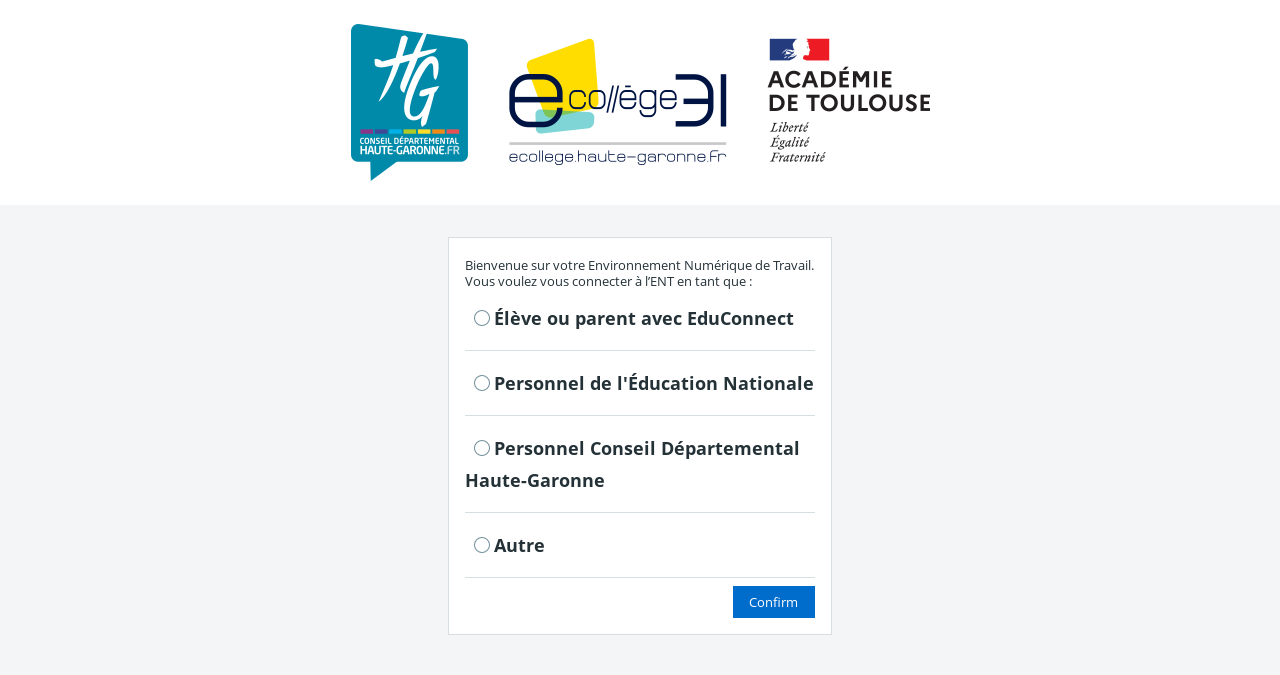

--- FILE ---
content_type: text/html;charset=UTF-8
request_url: https://cas.ecollege.haute-garonne.fr/login?service=https%3A%2F%2Fforain-francois-verdier.ecollege.haute-garonne.fr%2Fparcours-citoyen%2Fle-conseil-de-vie-collegienne-cvc-%2Fle-conseil-de-vie-collegienne-cvc--49823.htm
body_size: 1254
content:
<!DOCTYPE html><html lang="en">

    <head>
        <meta charset="UTF-8"/><meta http-equiv="X-UA-Compatible" content="IE=edge"/><meta name="viewport" content="width=device-width, initial-scale=1"/><title>Welcome to your Education Management Software - Authentification</title>
        <link rel="stylesheet" href="/content/css/style-components-kosmos-bd6841970fdbbcd1be0c.css" /><link rel="stylesheet" href="/static/charte-default.css" /><link rel="stylesheet" href="/static/charte.css" /><link rel="icon" href="/static/favicon.ico" type="image/x-icon"/></head>

    <body class="cas">
        <header class="color--comp--dark panel text--center cas__header" role="banner">
    <a href="/" title="Return to the authentication service" class="cas__header-link">
        <img src="/static/logo.png" id="authentification_logo" alt="Skolengo Logo" class="cas__header-logo media-responsive" /><span class="screen-reader-text">Return to the authentication service</span>
    </a>
    <span class="cas__header-baseline">
        <span class="space space--sm cas__header-spacer"></span>
        <span class="h5-like cas__header-baseline-text">Education Management Software</span>
    </span>
</header>
        <main role="main">

            <div class="container cas__container">
                <div class="row">
                    <div class="col col--xs-12 col--sm-10 push--sm-1 col--md-8 push--md-2 col--lg-6 push--lg-3 col--xl-4 push--xl-4 cas__col">
                        <div class="panel panel--outlined cas__panel">
                            <div class="panel__body">
                                <h1 class="screen-reader-text cas__wayf-title">S&#39;authentifier en tant que</h1>

<p class="cas__wayf-message">Bienvenue sur votre Environnement Numérique de Travail. Vous voulez vous connecter à l’ENT en tant que :</p>

<form action="/login" method="get" class="cas__wayf-form">

    <div>
            <div class="cas__wayf-idp h5-like"><span class="space space--sm"></span>
                <input type="radio"
                       name="selection"
                       class="js-wayf-composant"
                       id="idp-EDU_parent_eleve"
                       value="EDU_parent_eleve"
                       data-memorisable="true"/><label for="idp-EDU_parent_eleve" class="form__label">Élève ou parent avec EduConnect</label>
            </div>
            </div>

        <hr class="divider"/><div>
            <div class="cas__wayf-idp h5-like"><span class="space space--sm"></span>
                <input type="radio"
                       name="selection"
                       class="js-wayf-composant"
                       id="idp-TLS-AAA_enseignant"
                       value="TLS-AAA_enseignant"
                       data-memorisable="true"/><label for="idp-TLS-AAA_enseignant" class="form__label">Personnel de l&#39;Éducation Nationale</label>
            </div>
            </div>

        <hr class="divider"/><div>
            <div class="cas__wayf-idp h5-like"><span class="space space--sm"></span>
                <input type="radio"
                       name="selection"
                       class="js-wayf-composant"
                       id="idp-CG31_personnel"
                       value="CG31_personnel"
                       data-memorisable="true"/><label for="idp-CG31_personnel" class="form__label">Personnel Conseil Départemental Haute-Garonne</label>
            </div>
            </div>

        <hr class="divider"/><div>
            <div class="cas__wayf-idp h5-like"><span class="space space--sm"></span>
                <input type="radio"
                       name="selection"
                       class="js-wayf-composant"
                       id="idp-ENT"
                       value="ENT"
                       data-memorisable="true"/><label for="idp-ENT" class="form__label">Autre</label>
            </div>
            </div>

        <hr class="divider slug slug--xs"/><div class="text--right cas__wayf-submit">
        <input type="hidden" name="service" value="https://forain-francois-verdier.ecollege.haute-garonne.fr/parcours-citoyen/le-conseil-de-vie-collegienne-cvc-/le-conseil-de-vie-collegienne-cvc--49823.htm"/><input id="button-submit" type="submit" name="submit" value="Confirm" class="btn btn--primary"/></div>

</form>

<script src="/static/wayf.js"></script>
        </div>
                        </div>
                    </div>
                    </div>
            </div>
        </main>

        </body>

</html>


--- FILE ---
content_type: text/css;charset=UTF-8
request_url: https://cas.ecollege.haute-garonne.fr/static/charte.css
body_size: -49
content:
.cas__header-baseline {
    display: none;
}
.cas__header {
    background-color: #fff;
}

__________

Exercise objective
Look for the string "color" in the data above and return every line that has it.

Response area
        <header class="color--comp--dark panel text--center cas__header" role="banner">
    background-color: #fff;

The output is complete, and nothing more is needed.